My intense answering glare is enough to let her know it’s time to drop the subject of my care.
Clearing her throat nervously, she asks, “What does this mean for your trip to the states? Are you going to be able to go as you planned?”
For my next book, I’ve arranged to spend one month in Las Vegas to research the connections between the Mamana and Calnetta organized crime families and the city. Darcie has scheduled interviews with some key local players for me. Spraining my ankle like this was not on the agenda for my travel preparations, but it’s still a couple of weeks away, so I’ll have time to heal.
“Nothing should be upset by this little mishap. Don’t worry.” I shrug a shoulder. “You know I can’t…don’t drive anyway, and that’s all been prearranged with your contact at that car service, Mischief, whatever.”
I cringe internally at having to be carted around the city and not free to wander as a whim might take me. But, like it or not, this is the reality I face now. While I’ve always preferred rail over the road, having the road option removed is frustrating on a deeper level than I bargained for.

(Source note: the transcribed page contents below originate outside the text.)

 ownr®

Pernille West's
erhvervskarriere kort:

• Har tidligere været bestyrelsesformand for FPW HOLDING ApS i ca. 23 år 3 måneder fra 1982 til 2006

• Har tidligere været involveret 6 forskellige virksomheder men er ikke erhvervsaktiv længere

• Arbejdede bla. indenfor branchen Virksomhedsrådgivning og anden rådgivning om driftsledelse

It’s strange to miss something that isn’t even a thing but an essential activity in daily life for most people.
“Mischief Motors,” she mumbles, now distracted. “Maybe I should go with you to help—”
“No. Absolutely not,” I say, my voice flat and emotionless, the words clipped. “I don’t need your help.”
I impulsively drag my hands through my hair and sit up. Being treated like an invalid chafes against my pride and will not work for me or our friendship. She should know this. I don’t know what’s changed in our relationship for her to think she should even offer, but I don’t like it.
I don’t fucking like it at all.
The surprise and hurt in her eyes at my outburst makes me shift my gaze away again. I don’t want to see that; the pain I cause others. Because I do a lot of that lately, and she’s just the latest innocent bystander to be added to my tally of collateral damage.
It would be easier if I could just cut everyone out of my life, which I’ve attempted to do and have been largely successful. Darcie, however, won’t let me quit, making my lashing out at her even more heinous and deepening my guilt. It’s a vicious cycle that I can’t seem to escape.
“I’ll see when they’re going to let you go.” Her back is to me, and she’s out the door before I can even think of a response or apology if I was going to give one. I don’t think I have one to offer. Because I’m not sorry for lashing out. I happen to think I’ve earned the right to strike out at the entire world.